Purpose: : To determine whether peripapillary retinal nerve fiber layer (RNFL) thickness, as measured using scanning laser polarimetry (SLP), violates the ISNT rule in primary open angle glaucoma (POAG) and primary angle-closure glaucoma (PACG).

Methods: : Sixty-one patients with POAG, 61 patients with PACG, and 47 normal control patients were examined using SLP (GDx VCC). The peripapillary RNFL was divided into four sectors (superior, 32-122°; nasal, 122-238°; inferior, 238-328°; and temporal, 328-32°). The RNFL thickness in each sector was calculated and ranked to assess the ISNT rule. We also performed subgroups analysis based on disc size, which was measured and derived using the vertical and horizontal disc diameters shown on the GDx VCC printout after correcting for axial length.

Results: : The visual field mean deviation was comparable between the POAG and the PACG group (-11.45 ± 8.90 dB vs. -11.46 ± 7.98 dB, P = 0.991).
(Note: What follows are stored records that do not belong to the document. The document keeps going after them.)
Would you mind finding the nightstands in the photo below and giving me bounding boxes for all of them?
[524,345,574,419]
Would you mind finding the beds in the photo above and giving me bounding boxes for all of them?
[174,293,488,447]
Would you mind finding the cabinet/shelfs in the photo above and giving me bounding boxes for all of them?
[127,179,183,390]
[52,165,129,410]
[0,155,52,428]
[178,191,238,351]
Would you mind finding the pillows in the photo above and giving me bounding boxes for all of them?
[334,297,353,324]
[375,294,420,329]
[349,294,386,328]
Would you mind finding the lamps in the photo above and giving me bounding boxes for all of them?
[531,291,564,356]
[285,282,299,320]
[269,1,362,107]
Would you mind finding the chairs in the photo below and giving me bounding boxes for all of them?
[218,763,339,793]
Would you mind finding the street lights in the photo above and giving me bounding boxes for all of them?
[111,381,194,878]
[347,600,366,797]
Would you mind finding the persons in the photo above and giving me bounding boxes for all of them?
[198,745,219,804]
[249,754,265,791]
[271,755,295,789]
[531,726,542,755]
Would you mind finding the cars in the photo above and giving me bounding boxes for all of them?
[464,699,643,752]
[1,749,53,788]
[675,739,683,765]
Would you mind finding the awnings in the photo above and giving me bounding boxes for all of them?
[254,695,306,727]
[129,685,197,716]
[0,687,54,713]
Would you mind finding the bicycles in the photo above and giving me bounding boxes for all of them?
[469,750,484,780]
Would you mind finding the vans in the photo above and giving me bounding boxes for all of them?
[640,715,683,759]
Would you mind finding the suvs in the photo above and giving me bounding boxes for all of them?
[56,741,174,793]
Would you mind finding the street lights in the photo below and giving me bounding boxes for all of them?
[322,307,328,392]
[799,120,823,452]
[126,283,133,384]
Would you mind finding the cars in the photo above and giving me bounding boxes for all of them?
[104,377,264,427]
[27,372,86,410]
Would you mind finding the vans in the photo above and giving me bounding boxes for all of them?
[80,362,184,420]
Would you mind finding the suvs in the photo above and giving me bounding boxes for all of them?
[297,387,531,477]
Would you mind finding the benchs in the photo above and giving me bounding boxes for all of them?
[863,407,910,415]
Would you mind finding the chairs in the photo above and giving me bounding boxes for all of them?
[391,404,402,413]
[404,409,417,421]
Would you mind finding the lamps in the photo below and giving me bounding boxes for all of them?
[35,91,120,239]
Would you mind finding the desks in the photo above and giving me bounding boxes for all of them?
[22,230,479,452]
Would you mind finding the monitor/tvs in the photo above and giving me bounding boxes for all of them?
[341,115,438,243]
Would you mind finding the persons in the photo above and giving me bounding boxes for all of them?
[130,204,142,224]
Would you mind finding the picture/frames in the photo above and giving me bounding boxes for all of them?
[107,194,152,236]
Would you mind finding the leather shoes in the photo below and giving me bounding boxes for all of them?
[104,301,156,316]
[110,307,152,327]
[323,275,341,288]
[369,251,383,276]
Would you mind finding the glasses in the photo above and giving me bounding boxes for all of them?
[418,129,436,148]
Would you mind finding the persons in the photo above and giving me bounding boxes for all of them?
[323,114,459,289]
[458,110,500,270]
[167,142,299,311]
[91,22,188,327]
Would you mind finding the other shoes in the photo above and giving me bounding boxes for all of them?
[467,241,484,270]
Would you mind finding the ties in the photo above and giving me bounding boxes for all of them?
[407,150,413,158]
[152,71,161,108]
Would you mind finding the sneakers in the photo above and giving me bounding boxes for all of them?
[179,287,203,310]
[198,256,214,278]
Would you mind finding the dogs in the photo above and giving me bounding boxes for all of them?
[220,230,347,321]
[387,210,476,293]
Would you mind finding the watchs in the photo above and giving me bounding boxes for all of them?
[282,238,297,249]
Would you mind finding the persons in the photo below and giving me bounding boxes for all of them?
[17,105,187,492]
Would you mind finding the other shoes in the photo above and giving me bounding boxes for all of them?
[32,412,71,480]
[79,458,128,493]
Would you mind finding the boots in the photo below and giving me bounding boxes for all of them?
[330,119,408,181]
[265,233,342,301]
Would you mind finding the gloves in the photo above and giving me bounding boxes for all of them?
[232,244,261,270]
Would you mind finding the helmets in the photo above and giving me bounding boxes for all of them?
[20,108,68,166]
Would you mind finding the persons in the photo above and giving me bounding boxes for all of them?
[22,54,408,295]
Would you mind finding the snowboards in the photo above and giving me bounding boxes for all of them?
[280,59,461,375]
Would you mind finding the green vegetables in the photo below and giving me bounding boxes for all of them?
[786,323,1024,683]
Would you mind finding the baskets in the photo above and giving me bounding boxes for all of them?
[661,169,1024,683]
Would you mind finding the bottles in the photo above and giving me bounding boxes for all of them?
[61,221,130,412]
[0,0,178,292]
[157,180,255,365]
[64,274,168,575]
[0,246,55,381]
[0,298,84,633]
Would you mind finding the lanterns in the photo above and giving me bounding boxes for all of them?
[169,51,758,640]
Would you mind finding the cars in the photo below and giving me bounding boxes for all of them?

The ISNT rule was fulfilled in 53% of normal eyes and 32% of glaucoma eyes in this study. The proportion of subjects violating ISNT rule was similar in the POAG (68.8%) and the PACG group (67.2%) (P = 0.846). The subgroup analysis showed that PACG subjects with smaller disc size were more likely to violate the ISNT rule, compared to those with larger disc size (82.8% vs. 53.1%, P = 0.014). This disparity was not observed in the POAG group.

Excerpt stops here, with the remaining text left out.